Like his sister, Mr. Kuemmerlein found the experience to be transformative. “I developed the capacity for serious thought and thoughtful debate, plus an understanding of the Catholic intellectual tradition and great books that I did not have before,” he says. “Later, when I would collaborate with other volunteers in the Peace Corps, people who didn’t always share my outlook or faith, I became all the more grateful for the educational formation that I had and the ways it prepared me.”

Yet knowing the great riches of his own learning made him all the more sorrowful about the lack of educational opportunities for his students. “What I wanted to do was find a way to send them all to college,” he says. “These were young people trying to do well in a bewildering educational environment, living on two meals a day. It gave me a renewed appreciation of what I have — of what we have — in the U.S.”

The Missionary as Educator

Thus it became Mr. Kuemmerlein’s goal to give his students “a touch of the liberal arts as I experienced them at the College,” he says. “I did my best to make the classes events in which students could participate, reflect on their lives, create, engage each other in small groups, and even perform a little bit.” Among the most gratifying moments, he says, was when he received a thank-you note from a student who said that he had taught her not only English, but also “how to think.”

Outside the classroom he sought other ways to enrich his students’ educational experience. He developed an after-school reading program to boost reading comprehension, prepare students for standardized examinations, and “enkindle in them a love for reading.” He helped to establish an intramural soccer program, so students could exercise their bodies as well as their minds.

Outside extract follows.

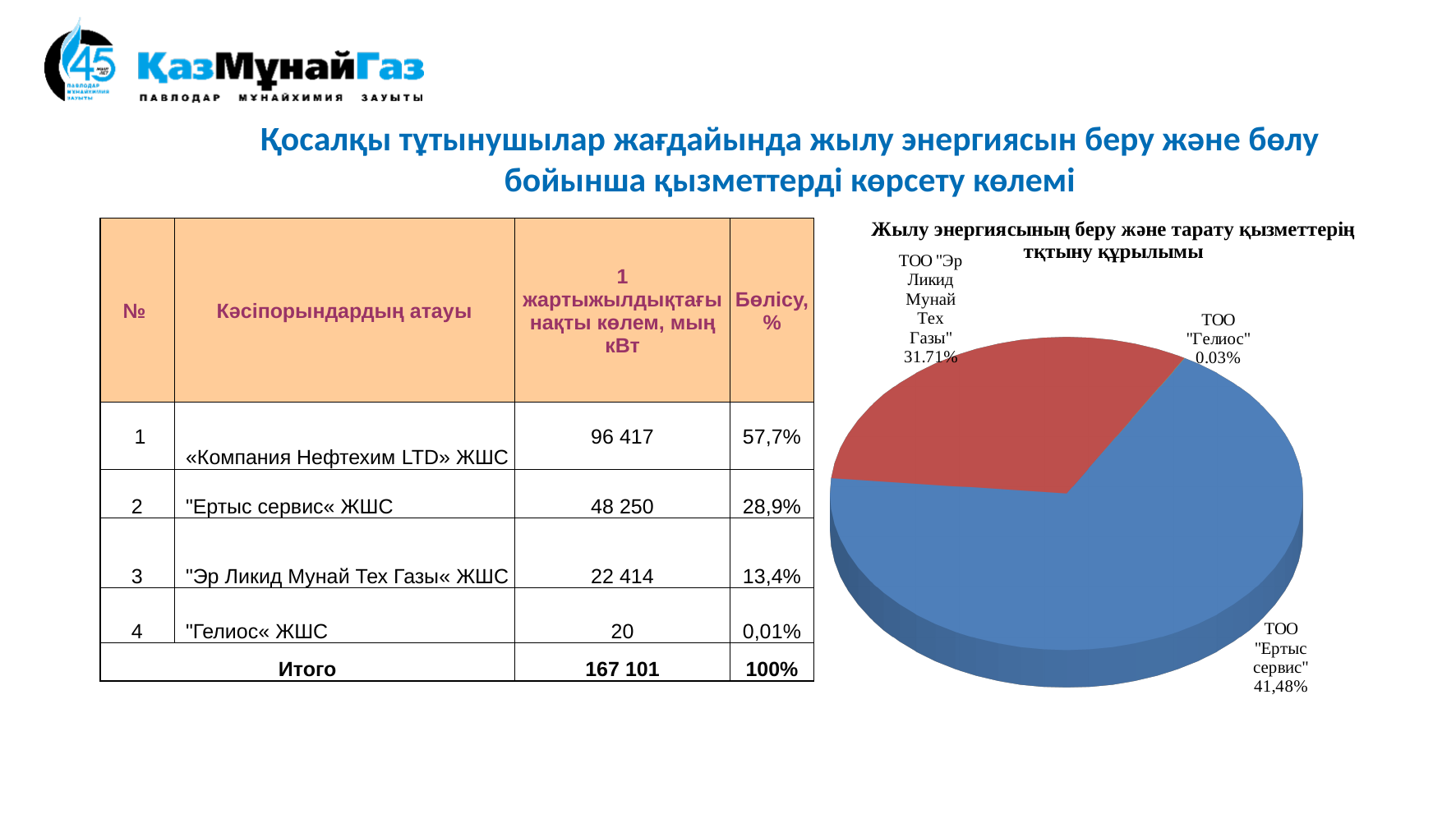
Which company has the largest slice in the pie chart? ТОО "Ертыс сервис" How many companies are labelled in the pie chart? 3 In the pie chart, which slice is larger: ТОО "Ертыс сервис" or ТОО "Эр Ликид Мунай Тех Газы"? ТОО "Ертыс сервис" What colour is the slice for ТОО "Ертыс сервис" in the pie chart? Blue What share of the pie chart is labelled for ТОО "Гелиос"? 0.03% What share of the pie chart is labelled for ТОО "Ертыс сервис"? 41,48% What type of chart is shown on the slide? Pie chart What is the title of the pie chart? Жылу энергиясының беру және тарату қызметтерің тқтыну құрылымы Which company has the smallest slice in the pie chart? ТОО "Гелиос" What share of the pie chart is labelled for ТОО "Эр Ликид Мунай Тех Газы"? 31.71%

He also conducted a series of instructional seminars for the members of the school’s faculty.

Trying his hand at fund-raising, Mr. Kuemmerlein raised money for various school needs, including an LCD projector and books for the library. Thanks to his work, that library now has hundreds of more titles, as well as a large, beautiful map of the world that he and some students fabricated — one of only two maps in the school’s possession.

“These were young people trying to do well in a bewildering educational environment, living on two meals a day. It gave me a renewed appreciation of what I have, of what we have, in the U.S.”

Looking Forward

The way in which Mr. Kuemmerlein most wants to help the students of Hinundayan, however, is by enabling them to go to college. For one student, he has already made a tangible effort, helping her to apply for a scholarship. For others, he has promised to explore new options for providing assistance.

With that in mind, Mr. Kuemmerlein, who returned stateside in November, is currently applying to business schools. “After two years, I felt like if I really wanted to help the Filipino people, I should try something else, something that addresses their poverty in a more substantive way,” he says. “They need jobs, but how do you bring business to a place where there is such uncertainty? I hope to explore these and other questions in business school.”

When he arrived in the Philippines, he was known as “Matthew,” which quickly evolved into “Mateo,” so as to better suit the native tongue. Now he signs his e-mails “Tiyoy,” the nickname his community affectionately bestowed upon him. The Filipino culture, which he once knew only from a textbook, he now embraces as though it were his own. “When St. Pedro Calungsod, the second Filipino saint, was canonized, I celebrated, and I often found myself praying for his intercession.”

On the eve of Mr. Kuemmerlein’s departure, the community sponsored a party in his honor, attended by the mayor, the parish priest, his students, their families, and many others he befriended over the course of his stay. It was a sad farewell, but not a final one. Tiyoy seems determined to return. “I feel a sense of obligation to continue to help them out more than I have,” he says, “in any way I can.